Dataset entries:
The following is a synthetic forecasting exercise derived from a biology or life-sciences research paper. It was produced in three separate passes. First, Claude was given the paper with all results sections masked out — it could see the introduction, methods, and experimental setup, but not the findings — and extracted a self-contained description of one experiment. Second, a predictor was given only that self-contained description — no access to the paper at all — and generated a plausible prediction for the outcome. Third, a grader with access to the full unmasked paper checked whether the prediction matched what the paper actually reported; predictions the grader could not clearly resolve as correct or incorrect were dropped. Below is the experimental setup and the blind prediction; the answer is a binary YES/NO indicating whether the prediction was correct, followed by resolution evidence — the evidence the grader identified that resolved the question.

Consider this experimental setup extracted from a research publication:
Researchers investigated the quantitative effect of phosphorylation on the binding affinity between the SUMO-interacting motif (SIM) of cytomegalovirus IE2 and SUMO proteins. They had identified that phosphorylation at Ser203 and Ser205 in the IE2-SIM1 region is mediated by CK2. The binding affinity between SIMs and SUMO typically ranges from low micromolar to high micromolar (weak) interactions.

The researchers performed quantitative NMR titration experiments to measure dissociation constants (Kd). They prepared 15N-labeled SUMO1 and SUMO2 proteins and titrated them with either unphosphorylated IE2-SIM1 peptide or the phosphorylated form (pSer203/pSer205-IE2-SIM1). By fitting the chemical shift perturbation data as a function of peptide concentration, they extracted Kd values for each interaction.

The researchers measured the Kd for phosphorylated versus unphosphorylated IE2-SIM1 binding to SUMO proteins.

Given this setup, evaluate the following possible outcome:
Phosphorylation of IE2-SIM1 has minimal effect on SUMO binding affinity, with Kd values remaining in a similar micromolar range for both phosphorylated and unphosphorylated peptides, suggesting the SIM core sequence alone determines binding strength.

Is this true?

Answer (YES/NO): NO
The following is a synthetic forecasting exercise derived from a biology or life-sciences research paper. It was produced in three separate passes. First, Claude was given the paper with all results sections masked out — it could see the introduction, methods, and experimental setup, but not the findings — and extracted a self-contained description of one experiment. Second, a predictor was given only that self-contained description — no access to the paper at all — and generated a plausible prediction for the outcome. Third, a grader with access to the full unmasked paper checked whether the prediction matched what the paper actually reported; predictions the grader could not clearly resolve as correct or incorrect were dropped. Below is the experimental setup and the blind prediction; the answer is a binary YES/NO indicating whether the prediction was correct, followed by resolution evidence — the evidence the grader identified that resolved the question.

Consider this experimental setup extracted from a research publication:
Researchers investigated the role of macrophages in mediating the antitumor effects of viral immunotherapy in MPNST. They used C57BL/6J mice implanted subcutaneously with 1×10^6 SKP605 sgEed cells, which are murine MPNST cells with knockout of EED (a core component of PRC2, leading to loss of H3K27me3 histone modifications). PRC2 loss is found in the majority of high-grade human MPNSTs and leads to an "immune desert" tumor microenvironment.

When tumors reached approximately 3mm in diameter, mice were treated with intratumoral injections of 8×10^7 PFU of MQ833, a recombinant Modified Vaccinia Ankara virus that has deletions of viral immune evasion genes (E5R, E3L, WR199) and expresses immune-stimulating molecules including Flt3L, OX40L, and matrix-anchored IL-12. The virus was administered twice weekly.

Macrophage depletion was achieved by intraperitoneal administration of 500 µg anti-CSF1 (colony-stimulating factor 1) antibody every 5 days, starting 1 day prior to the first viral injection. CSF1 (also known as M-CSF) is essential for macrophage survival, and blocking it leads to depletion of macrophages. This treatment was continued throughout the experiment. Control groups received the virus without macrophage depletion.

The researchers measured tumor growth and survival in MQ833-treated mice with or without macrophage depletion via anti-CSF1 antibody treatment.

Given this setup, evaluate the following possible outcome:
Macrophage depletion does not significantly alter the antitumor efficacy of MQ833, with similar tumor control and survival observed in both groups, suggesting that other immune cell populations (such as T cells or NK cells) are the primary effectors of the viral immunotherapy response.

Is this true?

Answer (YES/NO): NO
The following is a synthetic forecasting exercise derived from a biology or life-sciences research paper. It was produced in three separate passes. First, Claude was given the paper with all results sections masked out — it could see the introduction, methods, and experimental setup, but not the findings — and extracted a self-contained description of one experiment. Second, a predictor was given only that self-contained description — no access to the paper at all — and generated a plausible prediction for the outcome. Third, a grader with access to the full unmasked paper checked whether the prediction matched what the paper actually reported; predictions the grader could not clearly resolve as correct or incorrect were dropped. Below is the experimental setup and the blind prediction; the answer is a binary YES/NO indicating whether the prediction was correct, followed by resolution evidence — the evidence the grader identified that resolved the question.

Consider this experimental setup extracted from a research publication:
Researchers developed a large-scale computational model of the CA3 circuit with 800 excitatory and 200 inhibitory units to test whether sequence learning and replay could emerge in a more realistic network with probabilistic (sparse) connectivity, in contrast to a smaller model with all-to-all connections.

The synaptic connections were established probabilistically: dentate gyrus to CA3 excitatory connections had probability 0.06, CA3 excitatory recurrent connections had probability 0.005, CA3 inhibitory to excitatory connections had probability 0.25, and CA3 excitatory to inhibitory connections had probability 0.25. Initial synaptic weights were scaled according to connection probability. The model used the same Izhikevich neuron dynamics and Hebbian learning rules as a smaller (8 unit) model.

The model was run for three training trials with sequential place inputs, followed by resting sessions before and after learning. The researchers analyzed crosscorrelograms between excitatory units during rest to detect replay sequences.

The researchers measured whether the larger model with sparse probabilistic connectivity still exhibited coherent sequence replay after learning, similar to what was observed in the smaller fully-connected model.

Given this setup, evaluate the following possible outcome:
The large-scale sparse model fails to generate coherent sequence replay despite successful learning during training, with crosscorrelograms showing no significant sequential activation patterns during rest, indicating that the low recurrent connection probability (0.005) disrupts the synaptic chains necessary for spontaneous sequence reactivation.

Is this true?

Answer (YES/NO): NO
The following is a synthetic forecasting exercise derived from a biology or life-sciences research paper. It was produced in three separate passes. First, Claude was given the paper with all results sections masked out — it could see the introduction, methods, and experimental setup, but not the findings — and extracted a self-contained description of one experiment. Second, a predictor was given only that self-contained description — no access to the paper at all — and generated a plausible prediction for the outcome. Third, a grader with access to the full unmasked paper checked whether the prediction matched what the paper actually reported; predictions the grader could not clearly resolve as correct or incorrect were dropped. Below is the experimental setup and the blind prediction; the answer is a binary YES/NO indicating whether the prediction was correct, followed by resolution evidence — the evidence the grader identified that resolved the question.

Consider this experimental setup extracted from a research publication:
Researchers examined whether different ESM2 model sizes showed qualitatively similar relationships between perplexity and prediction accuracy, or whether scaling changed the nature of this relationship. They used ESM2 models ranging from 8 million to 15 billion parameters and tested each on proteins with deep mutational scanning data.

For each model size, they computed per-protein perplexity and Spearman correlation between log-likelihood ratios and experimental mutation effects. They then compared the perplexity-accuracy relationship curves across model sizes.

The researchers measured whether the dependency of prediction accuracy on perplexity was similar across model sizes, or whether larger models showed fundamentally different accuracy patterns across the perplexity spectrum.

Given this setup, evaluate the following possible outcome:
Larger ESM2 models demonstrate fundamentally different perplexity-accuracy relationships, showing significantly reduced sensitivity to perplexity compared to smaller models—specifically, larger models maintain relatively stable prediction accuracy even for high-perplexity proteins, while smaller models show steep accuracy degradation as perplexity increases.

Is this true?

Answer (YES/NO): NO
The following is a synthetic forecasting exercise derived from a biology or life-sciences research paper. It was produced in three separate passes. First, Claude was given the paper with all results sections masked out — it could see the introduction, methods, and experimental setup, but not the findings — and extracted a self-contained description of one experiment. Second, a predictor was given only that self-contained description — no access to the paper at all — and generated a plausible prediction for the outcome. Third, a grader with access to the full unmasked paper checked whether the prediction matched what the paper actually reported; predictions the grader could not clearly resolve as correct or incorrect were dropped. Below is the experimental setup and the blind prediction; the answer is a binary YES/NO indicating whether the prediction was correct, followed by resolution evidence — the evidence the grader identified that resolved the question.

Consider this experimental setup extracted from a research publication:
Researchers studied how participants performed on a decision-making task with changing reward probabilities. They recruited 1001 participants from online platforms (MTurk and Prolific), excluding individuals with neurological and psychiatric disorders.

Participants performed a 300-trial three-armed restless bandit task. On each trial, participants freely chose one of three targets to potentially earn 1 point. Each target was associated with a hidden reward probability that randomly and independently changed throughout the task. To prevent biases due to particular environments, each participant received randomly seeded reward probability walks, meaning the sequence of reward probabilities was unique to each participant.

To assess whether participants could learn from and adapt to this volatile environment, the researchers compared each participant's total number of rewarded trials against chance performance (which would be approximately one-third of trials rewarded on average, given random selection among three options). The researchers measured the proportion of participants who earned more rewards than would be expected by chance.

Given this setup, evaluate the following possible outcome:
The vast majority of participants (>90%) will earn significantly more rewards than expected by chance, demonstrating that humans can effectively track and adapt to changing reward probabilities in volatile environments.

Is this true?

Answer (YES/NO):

**Task:**
Reproduce exactly what appears from the line containing "The vast majority" down to the final line of the data.

**Solved problem:**
The vast majority of participants (>90%) will earn significantly more rewards than expected by chance, demonstrating that humans can effectively track and adapt to changing reward probabilities in volatile environments.

Is this true?

Answer (YES/NO):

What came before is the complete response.